最近ごにょごにょプログラムを書いていてなんとなく気持ちが悪く感じるコードに対して何故気持ち悪く感じるのだろうと考えた。でふと思い当たったのはHaskellをやったことだな,と。実際のところHaskellで実用アプリが作れるほど使いこんだわけではないがある程度の行数のプログラムは書いたことがある。その影響が自分のコード観に及ぼしているのだと。そのことはプログラムの構造に対して次の二点に注意しようということにまとめられる。

まず最初はコードは入力を出力に変換するものだとはっきりと作る。あたり前のようだが結構当たり前ではない。参照透過性を持った言語では入力が同じならば出力も同じである。ところが手続き型言語では状態を持つことで出力は一定でなくすことができる。そのことでこのコードは毎度何が起こるかわからない,そんな状態になる。あるところで設定したフラグが別のところで突然影響を与える。また変数の再代入も落とし穴だ。いつの間にか中身が変わっている。それでは読み解くのが難しくなる。長い関数だとしても受け取ったデータを加工して次の段階に渡す,その構造をはっきりさせることで問題が起きたときに調べなければならない部分が小さくなる。状態を持てないHaskellを使えばそういうコードは書き辛くなる。
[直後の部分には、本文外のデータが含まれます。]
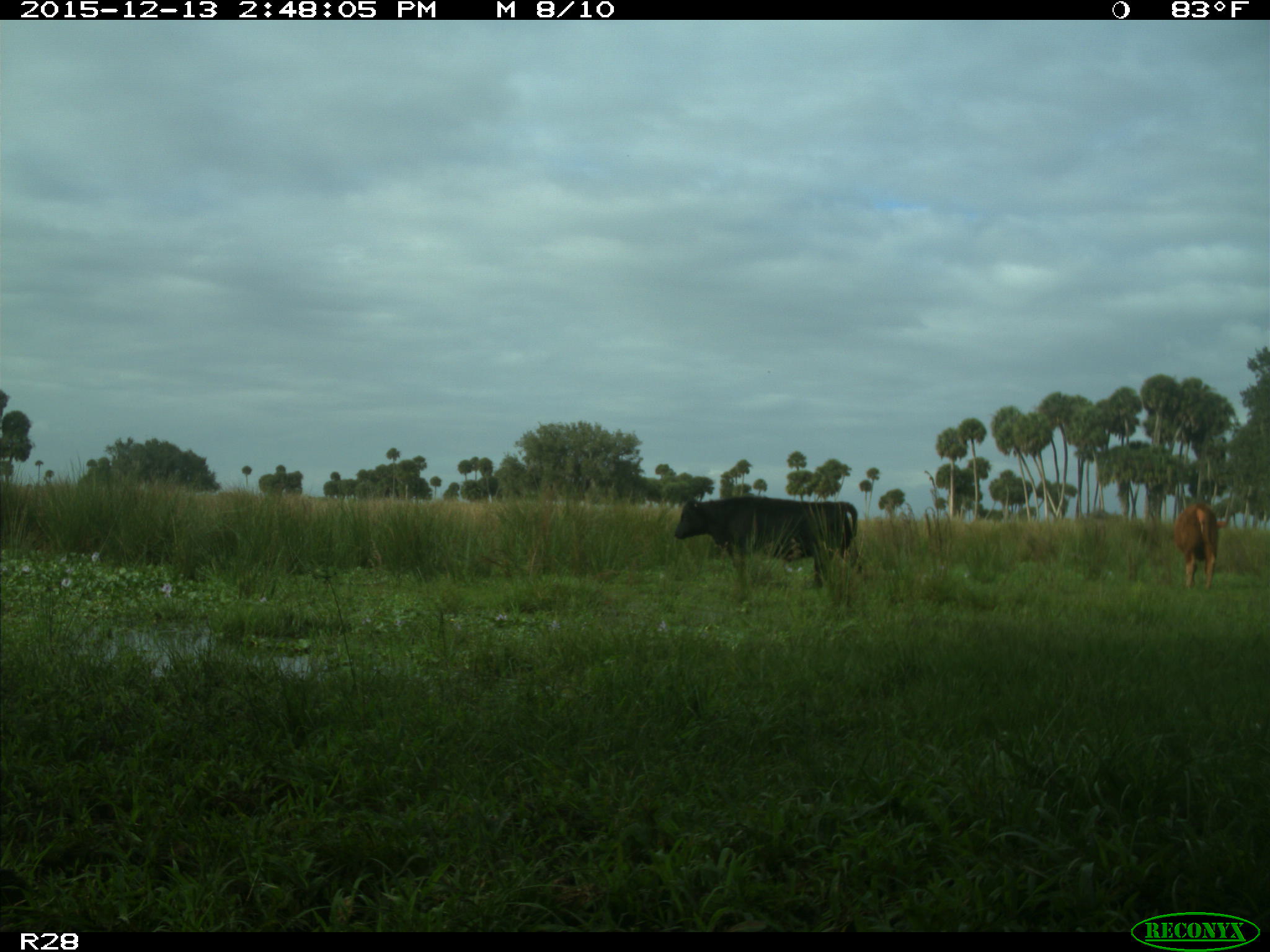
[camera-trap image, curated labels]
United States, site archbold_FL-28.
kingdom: Animalia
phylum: Chordata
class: Mammalia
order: Artiodactyla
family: Bovidae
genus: Bos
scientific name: Bos taurus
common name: domestic cow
Bos taurus (domestic cow).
もう一つは入出力の分離。IOは色々な所でおきる。コンソール・HTTP・DB・ファイルシステムあるいは高レベルのAPIなどなど…。IOが気楽にできるからと言ってあちこちに書くと大変なことになる。デバッグのときも大変だし,ユニットテストも書きにくくなる。そんなプログラムをHaskellで書けばIOモナドだらけになって見るからにひどいコードとなってしまうだろう。自然に入出力はできるだけまとめて書くようになる。

実際のところは他の言語では言語仕様の問題から関数型言語ぽく書こうとするとかえってややこしいことになるケースもある。しかしそれでも意識して書けばそれだけで自然にわかりやすいコードになると思う。ということで一度はHaskellをやったほうがその経験は他の言語で書く際にも役立つと思うのでお勧めである。